How is SLAP Tear Diagnosis Made?

Symptoms

  • Throwers with SLAP tears may experience initial symptoms of decreased control, velocity and difficulty warming up. Often symptoms develop insidiously and gradually.
  • Patients with SLAP tears may report anterior-superior or posterior-superior pain exacerbated by overhead activities and/or mechanical symptoms of popping, catching or locking. These symptoms most often occur during the late cocking phase consistent with internal impingement. Patients may also have rotator cuff pathology leading to complaints of a “dead arm” or shoulder weakness after throwing, or instability such that their shoulder feels as if it is “slipping out” while throwing.

Treatment Options

Non-operative Treatment

  • The mainstay of non-operative treatment for SLAP tears is reducing inflammation, restoring normal glenohumeral and scapulothoracic motion, and optimizing rotator cuff and peri-scapular muscle strength. In addition, the kinetic chain is optimized and core strength is improved. Initially treatment includes a period of rest, posterior capsular stretching, and restoration of normal scapular and glenohumeral strength and stability to improve any dysfunctional shoulder mechanics.
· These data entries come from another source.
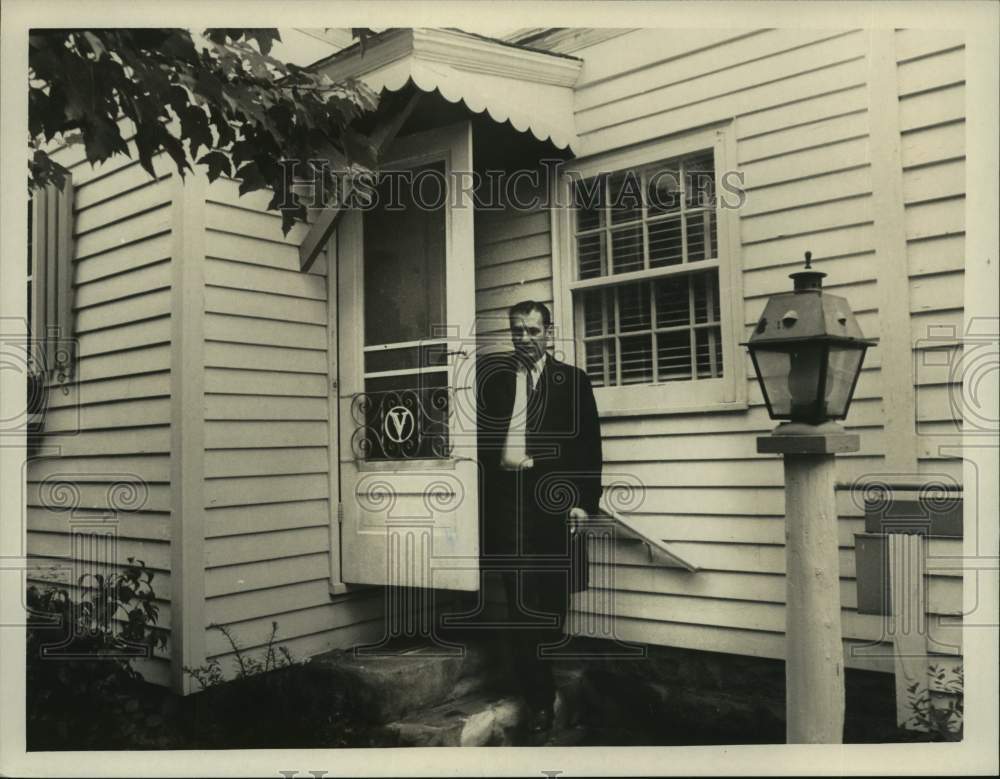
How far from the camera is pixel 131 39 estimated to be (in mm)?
2584

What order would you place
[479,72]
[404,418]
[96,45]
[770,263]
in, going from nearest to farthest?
1. [96,45]
2. [770,263]
3. [479,72]
4. [404,418]

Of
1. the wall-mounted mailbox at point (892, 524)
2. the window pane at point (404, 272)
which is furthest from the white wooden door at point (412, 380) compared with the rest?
the wall-mounted mailbox at point (892, 524)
This can be supplemented with nonsteroidal anti-inflammatory drug therapy or intra-articular cortisone injections. Posterior inferior capsular stretches include the sleeper stretch and cross-body adduction stretches and can be successful in approximately 90% of athletes with associated GIRD.
  • Ahmad and his team examined the role of non-operative treatment in 39 patients with known SLAP tears. Nineteen patients (49%) did not require surgical treatment, and 71% of these patients returned to the same or better levels of participation in sports after a regimen consisting of NSAIDs, scapular stabilization exercises, and posterior capsular stretching. A lower rate of return to sport (67%) was identified in overhead athletes.

Operative Treatment

  • General goals for operative SLAP treatment include stabilization of the biceps anchor, debridement of degenerative labrum and stabilization of remaining healthy labral tissue.
  • More specifically, type I and III SLAP lesions are treated with debridement and resection of the unstable bucket-handle tear, respectively. Type II SLAP lesions require repair and
  • Type IV lesions are treated with repair depending on the severity of biceps tendon involvement. Debridement alone of unstable SLAP tears (types II and IV) have been associated with poor long-term outcomes.
  • The surgical repair of SLAP lesions has evolved with advances in arthroscopic instrumentation and techniques. The most current recommendations are for repair with suture anchors. Figures 3A-3D show intraoperative photos of a type II SLAP tear repair in an elite baseball pitcher using a minimally invasive, percutaneous technique with knotless suture anchors.
  • We prefer percutaneous anchor placement to minimize rotator cuff morbidity associated with the creation of a large cannula in a lateral Wilmington Portal. Preventing rotator cuff morbidity should be considered paramount in overhead athletes who place a high demand on the rotator cuff and may already have cuff pathology due to internal impingement. An additional advantage of not working through a cannula is that the surgeon has a greater degree of freedom for placement of suture anchors. We also prefer to use knotless suture anchors for SLAP repairs as this may minimize chondral surface abrading from prominent suture material.

What is SLAP Repair Rehabilitation?

  • Post-operatively, patients are placed in a sling for 4 weeks with immediate ROM exercises for the elbow, wrist and hand. Physical therapy with passive and active assisted shoulder ROM are initiated 2 weeks postoperatively, with rotator cuff, deltoid, peri-scapular strengthening gradually introduced to regain full ROM by 6 weeks post-operatively. The biceps is more closely protected, with strengthening occurring 8 weeks out from surgery.
  • Throwing is permitted at 4 months through an interval throwing program that commences with throwing on a level surface. Throwers continue a strengthening and stretching program during this time with emphasis on posteroinferior capsular stretching. At approximately 9 months pitchers begin throwing from the mound.